哀しさや苦しみも確かに見えるけれど、オレはやはり命が繋がっていくことの幸福を感じたかな。自分も父親になって、人生の大半が子供のことになった。子供が笑い、育っていくだけで、もう何も要らないと思える。オレが死んでも子供は生きていく、残っていく、繋がっていく。それはやっぱり親としての最大の幸福だと思う。
長谷川さん
やさしい涙をありがとうございます。
思慮深いひとでしたね。
あと、皆さんのことをよく見て感じていました。
トノモトさん
子どもはくるしいほどに無条件に慕ってくれて、人は本来こんなにも幸福だって教えてくれますよね。親になれたことラッキーだなぁと思います。
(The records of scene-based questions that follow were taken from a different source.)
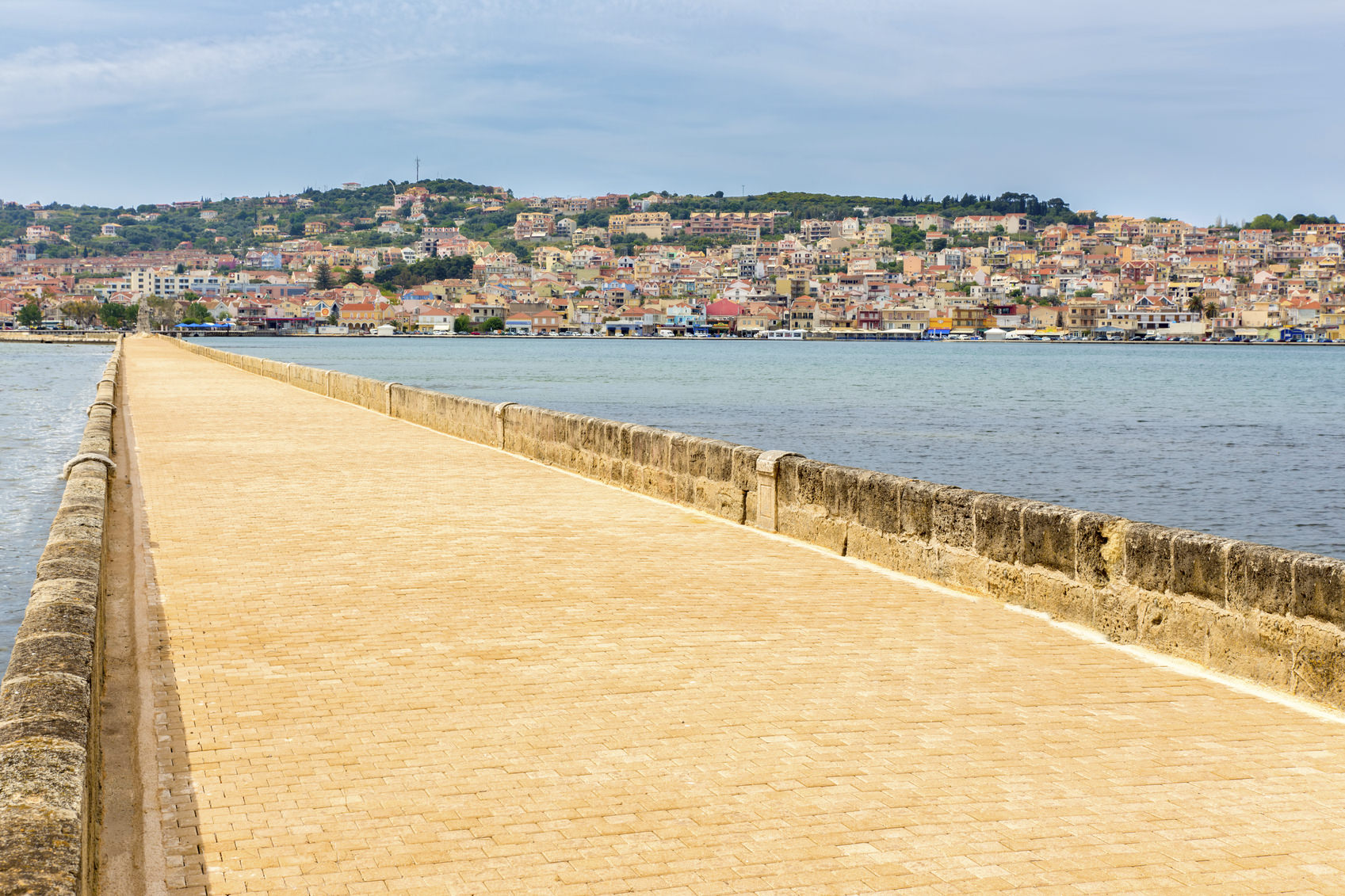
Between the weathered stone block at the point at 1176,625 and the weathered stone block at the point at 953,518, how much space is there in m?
1.46

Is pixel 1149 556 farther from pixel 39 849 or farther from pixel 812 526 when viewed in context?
pixel 39 849

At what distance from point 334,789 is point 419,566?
3922 millimetres

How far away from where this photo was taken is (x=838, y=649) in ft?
20.4

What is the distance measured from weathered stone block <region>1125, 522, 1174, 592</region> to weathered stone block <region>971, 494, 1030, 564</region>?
0.88 meters

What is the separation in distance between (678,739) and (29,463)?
751 inches

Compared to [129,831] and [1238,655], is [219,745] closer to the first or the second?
[129,831]

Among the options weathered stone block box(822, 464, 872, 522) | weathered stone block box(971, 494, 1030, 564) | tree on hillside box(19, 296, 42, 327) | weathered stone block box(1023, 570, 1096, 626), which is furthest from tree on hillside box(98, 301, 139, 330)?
weathered stone block box(1023, 570, 1096, 626)

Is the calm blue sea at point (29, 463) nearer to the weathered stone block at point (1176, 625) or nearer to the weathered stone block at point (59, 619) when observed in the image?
the weathered stone block at point (59, 619)

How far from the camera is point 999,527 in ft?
24.9

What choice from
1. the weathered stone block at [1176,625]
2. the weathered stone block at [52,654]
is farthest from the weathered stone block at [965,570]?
the weathered stone block at [52,654]

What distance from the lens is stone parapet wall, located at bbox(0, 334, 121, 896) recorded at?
3.04 meters

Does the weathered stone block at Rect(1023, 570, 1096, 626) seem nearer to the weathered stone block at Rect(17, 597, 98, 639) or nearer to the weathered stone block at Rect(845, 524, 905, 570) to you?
the weathered stone block at Rect(845, 524, 905, 570)

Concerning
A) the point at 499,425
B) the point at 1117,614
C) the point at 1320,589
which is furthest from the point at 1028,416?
the point at 1320,589

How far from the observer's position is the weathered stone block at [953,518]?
781 cm
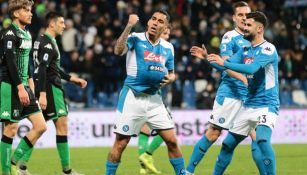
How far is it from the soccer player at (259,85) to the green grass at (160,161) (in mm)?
2251

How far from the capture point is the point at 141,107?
31.9 ft

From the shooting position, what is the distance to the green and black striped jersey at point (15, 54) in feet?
32.6

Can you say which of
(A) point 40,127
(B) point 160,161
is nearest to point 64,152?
(A) point 40,127

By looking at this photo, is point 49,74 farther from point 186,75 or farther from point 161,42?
point 186,75

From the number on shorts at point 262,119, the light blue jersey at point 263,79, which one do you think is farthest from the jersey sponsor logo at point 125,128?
the number on shorts at point 262,119

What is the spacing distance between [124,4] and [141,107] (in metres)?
15.0

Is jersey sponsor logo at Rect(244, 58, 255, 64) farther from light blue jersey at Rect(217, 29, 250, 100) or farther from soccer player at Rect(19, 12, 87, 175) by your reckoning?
soccer player at Rect(19, 12, 87, 175)

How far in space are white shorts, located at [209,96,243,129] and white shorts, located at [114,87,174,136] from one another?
128cm

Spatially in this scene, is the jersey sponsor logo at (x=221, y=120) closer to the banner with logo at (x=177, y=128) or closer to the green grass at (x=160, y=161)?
the green grass at (x=160, y=161)

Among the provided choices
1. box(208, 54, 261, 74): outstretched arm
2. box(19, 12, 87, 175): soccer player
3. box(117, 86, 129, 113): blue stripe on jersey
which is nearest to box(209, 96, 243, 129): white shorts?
box(208, 54, 261, 74): outstretched arm

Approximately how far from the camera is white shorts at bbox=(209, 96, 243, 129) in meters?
10.8

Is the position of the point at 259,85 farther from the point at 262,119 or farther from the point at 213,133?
the point at 213,133

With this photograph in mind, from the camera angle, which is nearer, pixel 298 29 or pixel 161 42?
pixel 161 42

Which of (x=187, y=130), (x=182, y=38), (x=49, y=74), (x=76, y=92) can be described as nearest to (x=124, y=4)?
(x=182, y=38)
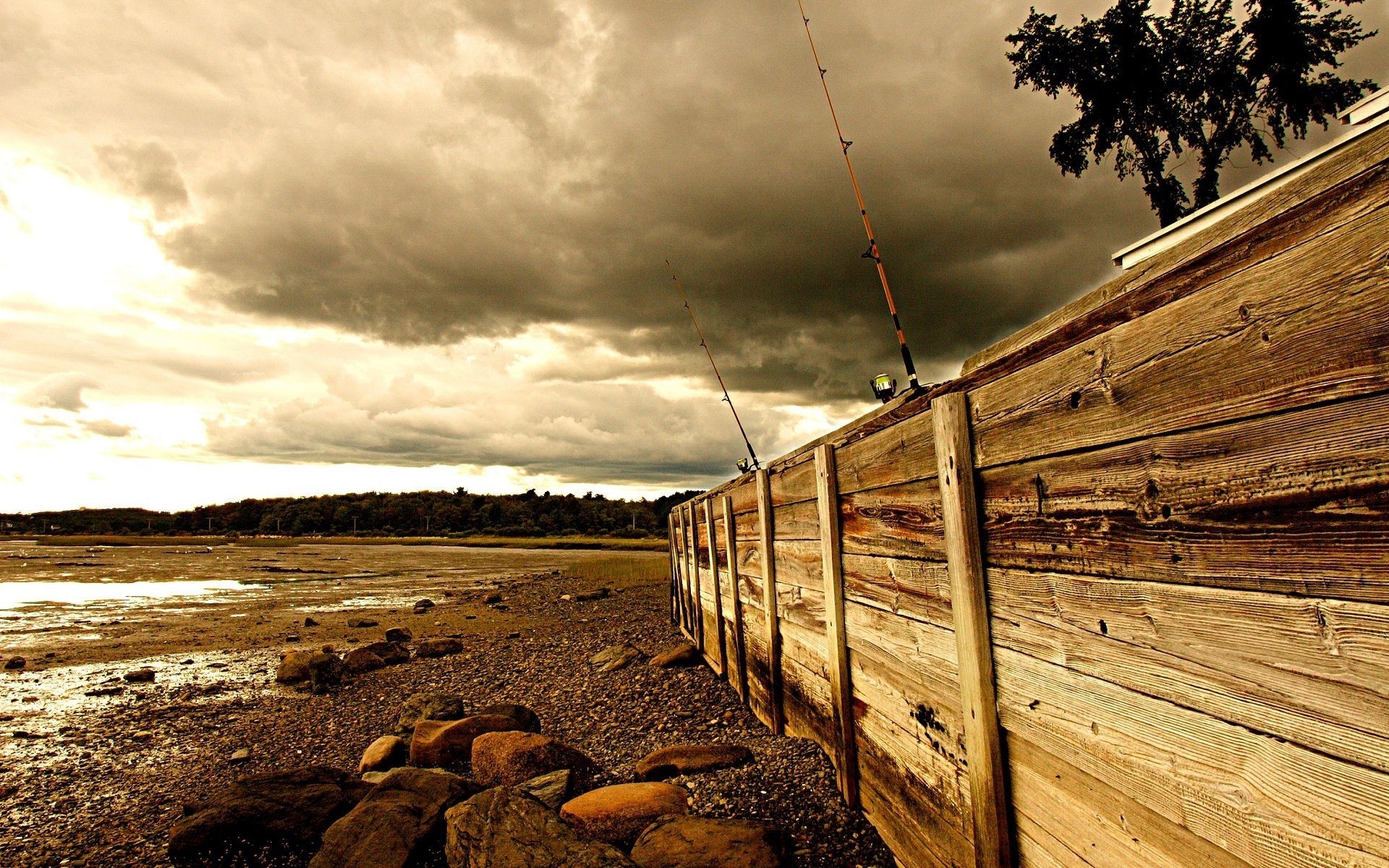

(トノモトさんから頂いたコメントで泣いてしまいました!)
どうコメントしたら良いか、わからなかったのですが(*´-`)
ひりひりするような、ポカポカするような、両極端の感情が行き来しました
いくつも映像が浮かびました(^ ^)
神紫月さん
読んでくださるだけでも嬉しいのにコメントまでくださって嬉しいのさらに上をいきました。ありがとうございます。
触れて書いてくださったご感情、ご感想、あたたかいです。
ナツコさん
ありがとうございます。
書いているときの背景まで察する鋭さ、流石です☆
まだまだ長生きしたいので「いつか」が遠く、でも楽しみです。